Document segment:
What is okgraph

okgraph is a python3 library that performs unsupervised natural-language understanding (NLU).

It currently focuses on the following tasks:

set expansion given one or a short set of words, continues this set with a list of other 'same-type' words (co-hyponyms);
relation expansion given one or a short set of word tuples, continues this set with a list of tuples having the same implicit relation of the given tuples;
set labeling given one or a short set of words, returns a list of short strings (labels) describing the given set (its type or hyperonym);
relation labeling given one or a short set of word tuples, returns a list of short strings (labels) describing the implicit relation of the tuples in the given set.

Being unsupervised, it only takes a free (untagged) text corpus as input, in any space-separated language. Scriptio-continua corpora and languages needs third-party tokenization techniques (e.g. micter).

How to use the okgraph library

How to install

Creating the virtual environment

Please ensure a python version between 3.7 and 3.9 is being used. If you're using Windows, ensure the Windows 10 SDK have been installed by the Visual Studio Installer.

After cloning the repository (https://github.com/atzori/okgraph.git && cd okgraph), run the followings commands from the root directory of the downloaded project to install okgraph for development:

> python -m venv venv  # be sure you are referring to an acceptable python version using
> source venv/bin/activate
(venv) > python -m pip install --upgrade pip setuptools devtools
(venv) > pip install -r requirements.txt  # this may take several minutes

If you want to use it as a library inside one of your projects, just install it from your environment with:

(venv) > pip install ../path/to/downloaded/okgraph

Acquiring the test data

To run the tests some text corpora are required. The following script will provide the required text corpora, along with their word-embeddings, corpus indexes and corpus dictionaries:

$ python tests/get_test_corpus_and_resources.py

This procedure may take a while: it will download the wiki-english-20171001 corpus from the Gensim-data and use it to generate three corpora: text7.txt, text8.txt and text9.txt (obtained respectively from the first 10⁷, 10⁸ and 10⁹ bytes of the wiki-english-20171001 corpus). Then, all the related resources (embeddings, index and dictionary) are created. The brandly new corpora and their related resources can be found in tests/data from the project directory.

Generating the docs

This library uses Sphinx to automatically integrate the in-code comments within the library documentation. To obtain the code documentation run the following:

$ python docs/make_docs.py

The README, modules and packages will be automatically parsed to obtain an html documentation that can be found in docs/build/html/index.html from the project directory.

Loading a corpus

The first step is to create an OKgraph instance by loading a text corpus. Any OKgraph instance will also require a word-embedding model, a corpus index and a corpus dictionary, but specifying any value for them is optional.

The word-embedding model can be obtained processing the specified corpus, or can be a pre-existent model. The word-embedding model is available through one of the extension of the okgraph.embeddings.WordEmbeddings abstract class which introduces the word-embeddings and the operations that can be done with them. The okgraph.embeddings.MagnitudeWordEmbeddings class extends the okgraph.embeddings.WordEmbeddings class and provides the currently one and only implementation available for the word-embeddings, using the Magnitude library.

Given records:

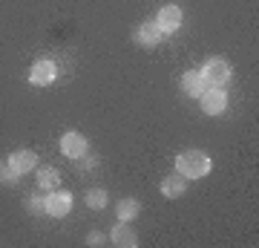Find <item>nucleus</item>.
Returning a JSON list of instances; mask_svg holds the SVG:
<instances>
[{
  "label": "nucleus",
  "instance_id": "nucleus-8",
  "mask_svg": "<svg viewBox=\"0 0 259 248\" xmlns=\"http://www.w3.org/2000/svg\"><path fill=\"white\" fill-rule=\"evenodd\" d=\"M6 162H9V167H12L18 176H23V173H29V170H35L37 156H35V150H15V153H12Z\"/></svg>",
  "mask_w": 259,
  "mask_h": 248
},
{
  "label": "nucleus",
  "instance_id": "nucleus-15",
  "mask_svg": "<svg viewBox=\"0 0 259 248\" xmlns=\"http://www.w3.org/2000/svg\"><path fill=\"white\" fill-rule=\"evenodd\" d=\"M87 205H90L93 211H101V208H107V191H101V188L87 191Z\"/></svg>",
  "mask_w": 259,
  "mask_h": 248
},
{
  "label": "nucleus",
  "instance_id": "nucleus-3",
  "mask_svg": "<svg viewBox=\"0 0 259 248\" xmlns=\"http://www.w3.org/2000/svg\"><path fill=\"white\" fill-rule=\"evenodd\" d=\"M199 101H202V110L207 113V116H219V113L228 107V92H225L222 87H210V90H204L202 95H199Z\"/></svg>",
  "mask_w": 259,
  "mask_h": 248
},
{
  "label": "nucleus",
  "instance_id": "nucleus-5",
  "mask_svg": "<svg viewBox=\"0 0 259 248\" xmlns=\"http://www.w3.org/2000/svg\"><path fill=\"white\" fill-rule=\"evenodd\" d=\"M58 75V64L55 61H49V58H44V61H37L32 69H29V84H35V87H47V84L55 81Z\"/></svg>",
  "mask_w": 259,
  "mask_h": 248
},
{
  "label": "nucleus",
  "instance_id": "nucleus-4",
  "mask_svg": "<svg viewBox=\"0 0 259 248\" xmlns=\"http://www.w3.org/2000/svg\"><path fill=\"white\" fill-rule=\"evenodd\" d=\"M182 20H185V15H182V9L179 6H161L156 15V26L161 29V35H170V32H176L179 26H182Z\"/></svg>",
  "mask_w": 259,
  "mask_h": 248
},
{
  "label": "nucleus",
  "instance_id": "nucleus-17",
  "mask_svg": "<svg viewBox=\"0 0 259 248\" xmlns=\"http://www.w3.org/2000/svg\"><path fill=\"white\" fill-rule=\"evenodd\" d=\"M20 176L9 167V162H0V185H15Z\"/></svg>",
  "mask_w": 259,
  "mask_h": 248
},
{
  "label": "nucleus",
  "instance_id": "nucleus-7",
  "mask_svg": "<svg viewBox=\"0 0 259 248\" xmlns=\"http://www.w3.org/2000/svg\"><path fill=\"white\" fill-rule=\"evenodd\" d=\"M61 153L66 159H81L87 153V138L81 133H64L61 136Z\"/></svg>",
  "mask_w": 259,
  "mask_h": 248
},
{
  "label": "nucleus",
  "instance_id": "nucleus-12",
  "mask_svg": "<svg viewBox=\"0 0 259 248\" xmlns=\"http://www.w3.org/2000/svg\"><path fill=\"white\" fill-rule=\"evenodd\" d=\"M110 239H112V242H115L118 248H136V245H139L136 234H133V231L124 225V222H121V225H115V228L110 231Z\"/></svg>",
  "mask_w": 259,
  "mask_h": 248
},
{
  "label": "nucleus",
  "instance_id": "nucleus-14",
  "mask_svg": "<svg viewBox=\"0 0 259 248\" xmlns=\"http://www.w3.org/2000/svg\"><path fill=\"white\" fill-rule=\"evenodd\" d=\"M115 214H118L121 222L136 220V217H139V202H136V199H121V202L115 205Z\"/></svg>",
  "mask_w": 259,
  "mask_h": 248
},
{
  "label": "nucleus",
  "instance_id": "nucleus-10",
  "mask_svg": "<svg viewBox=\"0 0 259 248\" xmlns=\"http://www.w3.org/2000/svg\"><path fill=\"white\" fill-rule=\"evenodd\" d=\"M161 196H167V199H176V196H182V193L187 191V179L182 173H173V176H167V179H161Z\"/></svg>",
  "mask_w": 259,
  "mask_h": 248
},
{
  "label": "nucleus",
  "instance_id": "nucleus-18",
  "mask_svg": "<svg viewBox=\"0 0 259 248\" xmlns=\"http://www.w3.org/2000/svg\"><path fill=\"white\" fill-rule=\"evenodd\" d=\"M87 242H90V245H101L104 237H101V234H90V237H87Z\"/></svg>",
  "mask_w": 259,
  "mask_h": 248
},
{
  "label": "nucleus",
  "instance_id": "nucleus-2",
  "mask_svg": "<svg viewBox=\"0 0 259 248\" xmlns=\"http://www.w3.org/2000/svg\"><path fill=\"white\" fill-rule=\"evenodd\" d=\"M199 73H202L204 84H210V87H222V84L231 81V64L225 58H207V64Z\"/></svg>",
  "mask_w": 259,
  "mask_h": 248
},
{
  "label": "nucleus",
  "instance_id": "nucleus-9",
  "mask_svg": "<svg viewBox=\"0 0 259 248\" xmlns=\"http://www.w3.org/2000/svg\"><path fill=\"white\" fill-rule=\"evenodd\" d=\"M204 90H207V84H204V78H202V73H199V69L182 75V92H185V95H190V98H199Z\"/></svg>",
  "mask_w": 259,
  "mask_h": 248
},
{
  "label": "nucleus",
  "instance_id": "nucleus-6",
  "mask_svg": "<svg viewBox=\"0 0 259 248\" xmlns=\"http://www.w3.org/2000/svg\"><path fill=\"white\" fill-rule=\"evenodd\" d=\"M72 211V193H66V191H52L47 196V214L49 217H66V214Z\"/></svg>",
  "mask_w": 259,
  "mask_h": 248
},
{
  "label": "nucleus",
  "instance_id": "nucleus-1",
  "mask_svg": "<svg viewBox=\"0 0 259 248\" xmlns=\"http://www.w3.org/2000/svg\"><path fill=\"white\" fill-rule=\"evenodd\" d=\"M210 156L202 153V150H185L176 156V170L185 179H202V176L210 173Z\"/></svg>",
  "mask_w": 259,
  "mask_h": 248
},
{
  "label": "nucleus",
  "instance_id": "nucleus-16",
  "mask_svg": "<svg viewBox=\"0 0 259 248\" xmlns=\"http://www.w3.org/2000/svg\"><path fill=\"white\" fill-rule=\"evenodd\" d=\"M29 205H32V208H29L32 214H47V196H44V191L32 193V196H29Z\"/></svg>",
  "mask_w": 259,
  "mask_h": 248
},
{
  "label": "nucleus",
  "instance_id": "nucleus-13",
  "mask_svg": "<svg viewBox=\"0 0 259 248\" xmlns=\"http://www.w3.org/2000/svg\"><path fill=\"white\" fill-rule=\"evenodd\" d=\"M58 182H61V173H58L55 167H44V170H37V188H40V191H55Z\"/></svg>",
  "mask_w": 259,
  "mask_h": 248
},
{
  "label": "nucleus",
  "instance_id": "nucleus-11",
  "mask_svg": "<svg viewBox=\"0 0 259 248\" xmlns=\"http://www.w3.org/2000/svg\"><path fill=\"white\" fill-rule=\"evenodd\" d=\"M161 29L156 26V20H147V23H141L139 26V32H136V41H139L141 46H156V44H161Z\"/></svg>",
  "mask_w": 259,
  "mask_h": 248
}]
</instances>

---

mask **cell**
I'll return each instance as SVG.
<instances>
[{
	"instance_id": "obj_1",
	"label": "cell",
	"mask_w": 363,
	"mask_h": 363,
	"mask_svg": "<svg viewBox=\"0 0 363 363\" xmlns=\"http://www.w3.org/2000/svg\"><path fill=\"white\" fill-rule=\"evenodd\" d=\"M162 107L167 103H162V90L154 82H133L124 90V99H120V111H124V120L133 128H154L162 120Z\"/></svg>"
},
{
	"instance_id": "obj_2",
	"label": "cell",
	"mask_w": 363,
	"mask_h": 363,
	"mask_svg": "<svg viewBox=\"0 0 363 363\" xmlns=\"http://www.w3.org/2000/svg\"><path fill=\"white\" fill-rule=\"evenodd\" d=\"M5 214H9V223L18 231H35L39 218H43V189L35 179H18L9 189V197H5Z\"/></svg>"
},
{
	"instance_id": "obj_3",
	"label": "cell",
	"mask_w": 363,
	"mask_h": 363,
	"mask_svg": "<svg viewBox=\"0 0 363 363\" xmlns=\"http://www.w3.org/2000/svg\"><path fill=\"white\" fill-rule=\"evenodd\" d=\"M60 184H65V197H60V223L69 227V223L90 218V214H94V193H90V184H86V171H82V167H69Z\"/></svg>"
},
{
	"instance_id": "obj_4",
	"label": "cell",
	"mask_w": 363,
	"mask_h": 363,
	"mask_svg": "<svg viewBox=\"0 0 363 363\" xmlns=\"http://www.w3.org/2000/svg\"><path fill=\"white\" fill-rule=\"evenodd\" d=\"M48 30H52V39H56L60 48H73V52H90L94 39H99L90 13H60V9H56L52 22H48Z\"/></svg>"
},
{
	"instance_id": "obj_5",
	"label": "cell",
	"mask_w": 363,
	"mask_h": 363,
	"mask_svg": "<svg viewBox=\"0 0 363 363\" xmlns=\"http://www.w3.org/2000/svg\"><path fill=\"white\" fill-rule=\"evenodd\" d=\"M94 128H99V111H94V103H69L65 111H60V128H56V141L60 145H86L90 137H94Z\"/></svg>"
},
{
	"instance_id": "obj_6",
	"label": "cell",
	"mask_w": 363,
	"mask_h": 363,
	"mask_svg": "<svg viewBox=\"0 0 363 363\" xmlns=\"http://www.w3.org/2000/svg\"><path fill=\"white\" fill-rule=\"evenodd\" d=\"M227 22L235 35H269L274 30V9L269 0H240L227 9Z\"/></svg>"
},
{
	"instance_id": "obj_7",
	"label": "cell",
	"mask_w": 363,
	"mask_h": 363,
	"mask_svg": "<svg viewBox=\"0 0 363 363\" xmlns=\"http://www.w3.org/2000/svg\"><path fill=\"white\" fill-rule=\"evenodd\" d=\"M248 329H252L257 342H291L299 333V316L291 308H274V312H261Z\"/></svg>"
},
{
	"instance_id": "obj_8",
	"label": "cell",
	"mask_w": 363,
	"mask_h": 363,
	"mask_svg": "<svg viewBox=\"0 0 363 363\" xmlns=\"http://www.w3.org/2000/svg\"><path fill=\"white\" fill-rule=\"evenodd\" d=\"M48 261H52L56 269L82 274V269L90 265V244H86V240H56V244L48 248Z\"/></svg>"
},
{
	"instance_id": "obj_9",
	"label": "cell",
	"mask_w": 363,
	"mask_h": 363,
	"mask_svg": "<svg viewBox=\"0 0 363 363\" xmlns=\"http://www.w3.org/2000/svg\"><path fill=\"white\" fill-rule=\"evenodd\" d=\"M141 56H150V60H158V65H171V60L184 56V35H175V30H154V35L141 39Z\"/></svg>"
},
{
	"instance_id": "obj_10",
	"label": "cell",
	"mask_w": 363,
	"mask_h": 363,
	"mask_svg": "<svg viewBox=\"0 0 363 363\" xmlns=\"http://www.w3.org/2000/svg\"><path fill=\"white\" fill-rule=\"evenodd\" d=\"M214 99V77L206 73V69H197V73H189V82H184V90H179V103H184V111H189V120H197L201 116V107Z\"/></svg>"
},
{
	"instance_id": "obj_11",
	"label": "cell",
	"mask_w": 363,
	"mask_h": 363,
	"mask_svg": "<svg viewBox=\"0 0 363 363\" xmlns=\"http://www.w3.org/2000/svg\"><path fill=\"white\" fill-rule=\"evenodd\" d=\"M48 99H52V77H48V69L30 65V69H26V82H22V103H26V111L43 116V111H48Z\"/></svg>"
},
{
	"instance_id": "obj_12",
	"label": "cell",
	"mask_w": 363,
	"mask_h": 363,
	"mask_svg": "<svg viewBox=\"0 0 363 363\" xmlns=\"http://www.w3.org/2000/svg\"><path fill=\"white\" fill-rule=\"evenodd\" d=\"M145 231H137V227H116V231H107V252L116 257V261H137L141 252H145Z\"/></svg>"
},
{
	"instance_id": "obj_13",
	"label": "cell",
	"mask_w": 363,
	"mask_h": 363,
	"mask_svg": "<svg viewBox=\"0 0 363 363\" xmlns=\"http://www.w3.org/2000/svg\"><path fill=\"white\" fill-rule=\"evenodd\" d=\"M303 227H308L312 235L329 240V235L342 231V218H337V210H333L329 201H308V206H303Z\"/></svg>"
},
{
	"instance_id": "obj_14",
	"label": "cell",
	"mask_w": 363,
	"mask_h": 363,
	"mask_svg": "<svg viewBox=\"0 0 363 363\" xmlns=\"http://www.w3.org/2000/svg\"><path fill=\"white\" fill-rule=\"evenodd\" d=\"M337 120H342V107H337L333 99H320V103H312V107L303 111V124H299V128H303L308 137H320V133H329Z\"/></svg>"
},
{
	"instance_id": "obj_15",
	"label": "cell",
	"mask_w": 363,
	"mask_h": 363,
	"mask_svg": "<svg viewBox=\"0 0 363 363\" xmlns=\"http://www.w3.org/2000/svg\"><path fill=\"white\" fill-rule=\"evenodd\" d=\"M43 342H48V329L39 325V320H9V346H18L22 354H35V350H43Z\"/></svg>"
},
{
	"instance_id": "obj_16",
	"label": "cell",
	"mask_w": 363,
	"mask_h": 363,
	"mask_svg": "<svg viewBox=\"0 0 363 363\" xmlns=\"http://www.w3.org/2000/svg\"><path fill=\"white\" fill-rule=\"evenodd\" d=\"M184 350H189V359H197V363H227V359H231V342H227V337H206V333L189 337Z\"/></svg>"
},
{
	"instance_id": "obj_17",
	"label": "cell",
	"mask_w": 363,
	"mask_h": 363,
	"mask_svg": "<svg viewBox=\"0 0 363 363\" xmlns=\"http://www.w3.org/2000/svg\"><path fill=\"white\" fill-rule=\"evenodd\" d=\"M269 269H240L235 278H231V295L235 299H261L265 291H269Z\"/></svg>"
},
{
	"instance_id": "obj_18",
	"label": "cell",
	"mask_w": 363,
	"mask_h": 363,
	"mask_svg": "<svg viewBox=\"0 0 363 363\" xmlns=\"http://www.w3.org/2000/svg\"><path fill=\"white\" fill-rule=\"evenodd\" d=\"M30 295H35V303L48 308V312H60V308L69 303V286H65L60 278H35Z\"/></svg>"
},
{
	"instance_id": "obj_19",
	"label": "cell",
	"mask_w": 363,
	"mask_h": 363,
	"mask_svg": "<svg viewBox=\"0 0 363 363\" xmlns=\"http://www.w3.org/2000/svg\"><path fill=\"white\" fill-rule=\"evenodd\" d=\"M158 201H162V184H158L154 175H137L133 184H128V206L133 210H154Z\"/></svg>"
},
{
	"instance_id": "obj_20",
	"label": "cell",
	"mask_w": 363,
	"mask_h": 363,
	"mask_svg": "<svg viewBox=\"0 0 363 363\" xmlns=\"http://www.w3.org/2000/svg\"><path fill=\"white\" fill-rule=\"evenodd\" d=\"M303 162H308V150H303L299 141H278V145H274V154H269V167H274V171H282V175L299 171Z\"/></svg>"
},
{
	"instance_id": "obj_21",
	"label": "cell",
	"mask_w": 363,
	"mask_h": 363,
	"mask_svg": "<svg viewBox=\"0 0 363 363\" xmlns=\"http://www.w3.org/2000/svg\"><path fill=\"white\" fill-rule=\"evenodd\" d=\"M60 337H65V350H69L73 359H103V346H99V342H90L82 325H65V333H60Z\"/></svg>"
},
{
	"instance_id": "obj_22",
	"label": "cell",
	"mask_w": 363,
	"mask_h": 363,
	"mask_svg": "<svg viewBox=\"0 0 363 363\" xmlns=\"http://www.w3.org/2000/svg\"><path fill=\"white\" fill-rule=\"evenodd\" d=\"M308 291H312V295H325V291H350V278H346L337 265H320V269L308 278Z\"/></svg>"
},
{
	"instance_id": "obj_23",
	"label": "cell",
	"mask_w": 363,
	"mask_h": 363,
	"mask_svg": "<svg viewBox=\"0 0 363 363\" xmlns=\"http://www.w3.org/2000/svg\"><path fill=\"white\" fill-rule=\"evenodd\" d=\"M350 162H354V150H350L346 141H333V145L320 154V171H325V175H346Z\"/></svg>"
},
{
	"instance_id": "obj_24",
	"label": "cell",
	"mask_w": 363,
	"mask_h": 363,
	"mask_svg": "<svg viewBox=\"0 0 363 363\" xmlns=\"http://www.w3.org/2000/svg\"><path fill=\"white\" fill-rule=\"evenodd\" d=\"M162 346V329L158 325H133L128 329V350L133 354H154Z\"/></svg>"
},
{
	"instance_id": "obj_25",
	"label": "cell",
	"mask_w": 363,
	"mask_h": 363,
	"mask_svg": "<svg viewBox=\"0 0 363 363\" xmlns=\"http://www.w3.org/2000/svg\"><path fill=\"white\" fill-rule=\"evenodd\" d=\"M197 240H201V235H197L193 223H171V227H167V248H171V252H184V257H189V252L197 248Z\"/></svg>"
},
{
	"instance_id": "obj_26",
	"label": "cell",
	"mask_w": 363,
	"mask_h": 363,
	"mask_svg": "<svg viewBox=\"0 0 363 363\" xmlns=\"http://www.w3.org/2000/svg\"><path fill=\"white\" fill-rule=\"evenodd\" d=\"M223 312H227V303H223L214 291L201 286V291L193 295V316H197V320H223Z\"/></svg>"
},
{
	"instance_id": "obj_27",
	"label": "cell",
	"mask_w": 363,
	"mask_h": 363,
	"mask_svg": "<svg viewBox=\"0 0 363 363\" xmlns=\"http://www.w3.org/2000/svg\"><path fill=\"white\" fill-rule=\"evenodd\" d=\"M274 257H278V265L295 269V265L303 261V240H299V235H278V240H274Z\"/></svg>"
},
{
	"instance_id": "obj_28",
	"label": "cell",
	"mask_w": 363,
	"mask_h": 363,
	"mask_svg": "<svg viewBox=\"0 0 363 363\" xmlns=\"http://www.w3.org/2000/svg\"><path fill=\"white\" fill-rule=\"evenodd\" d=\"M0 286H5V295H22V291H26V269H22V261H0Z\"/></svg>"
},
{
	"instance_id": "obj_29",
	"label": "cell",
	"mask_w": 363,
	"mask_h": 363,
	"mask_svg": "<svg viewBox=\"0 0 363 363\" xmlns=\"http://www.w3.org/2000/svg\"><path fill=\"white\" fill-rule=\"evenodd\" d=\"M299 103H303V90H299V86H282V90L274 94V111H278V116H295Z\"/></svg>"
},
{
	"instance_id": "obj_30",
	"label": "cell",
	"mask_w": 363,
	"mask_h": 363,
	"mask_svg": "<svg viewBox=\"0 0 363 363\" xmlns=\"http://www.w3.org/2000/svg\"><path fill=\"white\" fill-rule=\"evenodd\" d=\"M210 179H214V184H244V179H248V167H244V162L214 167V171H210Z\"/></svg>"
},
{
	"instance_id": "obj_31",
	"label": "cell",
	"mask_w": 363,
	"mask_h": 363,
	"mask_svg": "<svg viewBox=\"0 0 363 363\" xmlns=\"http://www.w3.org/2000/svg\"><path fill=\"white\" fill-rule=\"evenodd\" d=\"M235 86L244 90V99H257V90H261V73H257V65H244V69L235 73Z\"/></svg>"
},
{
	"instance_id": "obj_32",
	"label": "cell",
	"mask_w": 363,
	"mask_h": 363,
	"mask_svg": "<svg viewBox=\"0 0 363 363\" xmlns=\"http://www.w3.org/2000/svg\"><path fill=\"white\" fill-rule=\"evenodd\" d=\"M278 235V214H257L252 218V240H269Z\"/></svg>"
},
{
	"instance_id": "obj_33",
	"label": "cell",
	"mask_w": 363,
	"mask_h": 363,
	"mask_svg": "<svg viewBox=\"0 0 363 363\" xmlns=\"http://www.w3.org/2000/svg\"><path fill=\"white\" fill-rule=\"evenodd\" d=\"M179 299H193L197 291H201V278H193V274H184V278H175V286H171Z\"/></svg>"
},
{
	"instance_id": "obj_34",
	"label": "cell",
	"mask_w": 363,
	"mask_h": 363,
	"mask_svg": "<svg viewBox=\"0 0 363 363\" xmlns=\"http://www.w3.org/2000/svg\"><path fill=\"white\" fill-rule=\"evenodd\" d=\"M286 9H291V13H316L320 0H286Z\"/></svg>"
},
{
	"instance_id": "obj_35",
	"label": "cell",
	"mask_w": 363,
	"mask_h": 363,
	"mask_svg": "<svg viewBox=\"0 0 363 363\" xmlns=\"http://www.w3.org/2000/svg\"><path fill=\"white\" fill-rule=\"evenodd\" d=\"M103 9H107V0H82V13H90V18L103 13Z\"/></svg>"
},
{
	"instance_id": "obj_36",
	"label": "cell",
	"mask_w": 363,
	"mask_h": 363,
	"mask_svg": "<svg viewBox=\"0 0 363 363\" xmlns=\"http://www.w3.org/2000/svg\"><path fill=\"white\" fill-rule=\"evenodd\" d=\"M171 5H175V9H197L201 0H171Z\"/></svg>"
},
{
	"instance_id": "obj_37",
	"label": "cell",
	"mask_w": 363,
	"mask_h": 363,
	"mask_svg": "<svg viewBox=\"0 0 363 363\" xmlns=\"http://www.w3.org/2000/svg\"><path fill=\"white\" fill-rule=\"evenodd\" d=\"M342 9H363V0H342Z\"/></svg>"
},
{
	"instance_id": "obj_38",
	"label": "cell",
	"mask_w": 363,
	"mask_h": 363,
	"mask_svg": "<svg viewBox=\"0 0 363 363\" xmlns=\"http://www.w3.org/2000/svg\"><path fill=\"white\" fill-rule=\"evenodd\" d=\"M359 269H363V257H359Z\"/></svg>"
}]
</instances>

* * *

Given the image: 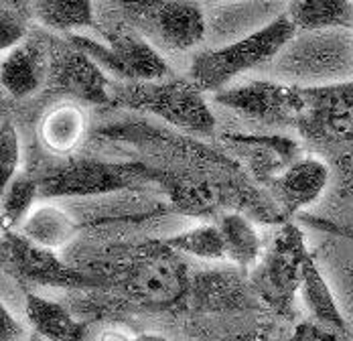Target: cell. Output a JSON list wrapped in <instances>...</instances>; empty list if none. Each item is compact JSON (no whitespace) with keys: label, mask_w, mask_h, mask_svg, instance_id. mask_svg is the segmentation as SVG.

Requirements:
(A) In the okgraph page, rewrite the stretch from "set expansion given" through "techniques (e.g. micter).", swapping "short set" for "small set".
(B) Please name each task that the okgraph page says the library currently focuses on.

Solution list:
(A)
set expansion given one or a small set of words, continues this set with a list of other 'same-type' words (co-hyponyms);
relation expansion given one or a small set of word tuples, continues this set with a list of tuples having the same implicit relation of the given tuples;
set labeling given one or a small set of words, returns a list of short strings (labels) describing the given set (its type or hyperonym);
relation labeling given one or a small set of word tuples, returns a list of short strings (labels) describing the implicit relation of the tuples in the given set.

Being unsupervised, it only takes a free (untagged) text corpus as input, in any space-separated language. Scriptio-continua corpora and languages needs third-party tokenization techniques (e.g. micter).

(B) Set expansion, relation expansion, set labeling, relation labeling